(Dataset rows)
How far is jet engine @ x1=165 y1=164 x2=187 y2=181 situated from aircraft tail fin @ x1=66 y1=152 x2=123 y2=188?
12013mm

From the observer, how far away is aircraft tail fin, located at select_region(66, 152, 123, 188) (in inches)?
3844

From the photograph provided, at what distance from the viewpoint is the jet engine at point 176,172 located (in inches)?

TASK DETAILS:
Put every line of the records above into a Markdown table with the columns "Row" and "Line", numbering the rows and skipping blank lines.

OUTPUT FOR THIS TASK:
| Row | Line |
|---|---|
| 1 | How far is jet engine @ x1=165 y1=164 x2=187 y2=181 situated from aircraft tail fin @ x1=66 y1=152 x2=123 y2=188? |
| 2 | 12013mm |
| 3 | From the observer, how far away is aircraft tail fin, located at select_region(66, 152, 123, 188) (in inches)? |
| 4 | 3844 |
| 5 | From the photograph provided, at what distance from the viewpoint is the jet engine at point 176,172 located (in inches)? |